Earlier in her career, Broadbelt looked at the thermal degradation of plastics. “We were looking into heating polymers and waste plastics up to high temperatures in the absence of oxygen to turn them into usable fuels and chemicals,” explains Broadbelt.
This is known as tertiary recycling. Whereas primary recycling would be, for example, reusing milk jugs and secondary recycling would be reusing the materials to create a new product for a less demanding application, tertiary recycling involves breaking down plastics into small molecules to create fuels and chemicals.
“I would like to take another look at tertiary recycling because the computational methods that we use to model these kinds of complex reaction systems have continued to improve over the years,” says Broadbelt. “I think we could make even greater headway on the topic now.”

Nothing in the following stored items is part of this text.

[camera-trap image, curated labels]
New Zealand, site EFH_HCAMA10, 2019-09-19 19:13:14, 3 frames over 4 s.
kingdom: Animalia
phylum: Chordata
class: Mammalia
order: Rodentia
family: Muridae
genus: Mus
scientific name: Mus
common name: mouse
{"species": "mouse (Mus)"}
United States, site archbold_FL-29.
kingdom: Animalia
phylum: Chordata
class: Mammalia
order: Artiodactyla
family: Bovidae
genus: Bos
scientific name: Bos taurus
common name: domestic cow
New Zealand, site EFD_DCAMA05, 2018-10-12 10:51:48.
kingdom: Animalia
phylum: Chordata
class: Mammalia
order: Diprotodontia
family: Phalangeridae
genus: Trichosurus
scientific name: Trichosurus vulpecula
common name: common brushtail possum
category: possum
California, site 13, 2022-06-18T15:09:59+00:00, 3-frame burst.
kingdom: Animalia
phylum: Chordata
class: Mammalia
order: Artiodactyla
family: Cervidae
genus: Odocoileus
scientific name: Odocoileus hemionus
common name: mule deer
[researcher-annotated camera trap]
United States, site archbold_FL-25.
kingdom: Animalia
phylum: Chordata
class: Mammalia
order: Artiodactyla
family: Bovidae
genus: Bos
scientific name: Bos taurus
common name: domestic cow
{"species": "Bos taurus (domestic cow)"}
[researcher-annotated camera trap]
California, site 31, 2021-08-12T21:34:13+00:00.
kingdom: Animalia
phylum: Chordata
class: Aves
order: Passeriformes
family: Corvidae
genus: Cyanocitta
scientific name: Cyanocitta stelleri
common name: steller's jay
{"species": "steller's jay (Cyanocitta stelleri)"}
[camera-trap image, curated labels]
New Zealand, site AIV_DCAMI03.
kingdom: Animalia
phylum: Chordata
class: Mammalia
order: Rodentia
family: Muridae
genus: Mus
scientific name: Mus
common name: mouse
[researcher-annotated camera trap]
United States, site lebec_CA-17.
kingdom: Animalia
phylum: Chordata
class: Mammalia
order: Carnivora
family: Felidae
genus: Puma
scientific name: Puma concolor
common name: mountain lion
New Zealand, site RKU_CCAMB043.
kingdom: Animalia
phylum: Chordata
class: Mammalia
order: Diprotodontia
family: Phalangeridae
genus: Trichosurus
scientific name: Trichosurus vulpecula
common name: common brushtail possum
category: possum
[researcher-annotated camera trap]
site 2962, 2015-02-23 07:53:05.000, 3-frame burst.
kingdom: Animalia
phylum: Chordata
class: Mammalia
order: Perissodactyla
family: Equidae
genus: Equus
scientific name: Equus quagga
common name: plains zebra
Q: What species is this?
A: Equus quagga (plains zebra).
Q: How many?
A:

According to Broadbelt, the recycling of plastics for fuel was a prominent topic in the early ‘90s, but due to the emergence of biomass conversion as a competing technology and the fall in the price of oil from petroleum refining, tertiary recycling of plastics became less relevant. Now, she believes that plastics are back in the public spotlight due to a new generation of people concerned over the preservation of the planet.
“I am always interested in working on research problems that students are very passionate about and leading the next generation of scientists needed to solve the next generation of problems,” says Broadbelt. “I think this program resonates with students.”
For her, the ISEN Program acts as a means for researchers passionate about plastics to come together in collaboration. With expertise in a variety of skills, these researchers are able to approach the plastics problem from all different angles.
“I appreciate that ISEN put together teams to tackle plastics,” says Broadbelt. “ISEN has been instrumental in introducing me to fellow researchers such as those at Argonne National Laboratory and elsewhere who are all thinking about solutions to the global plastics problem.”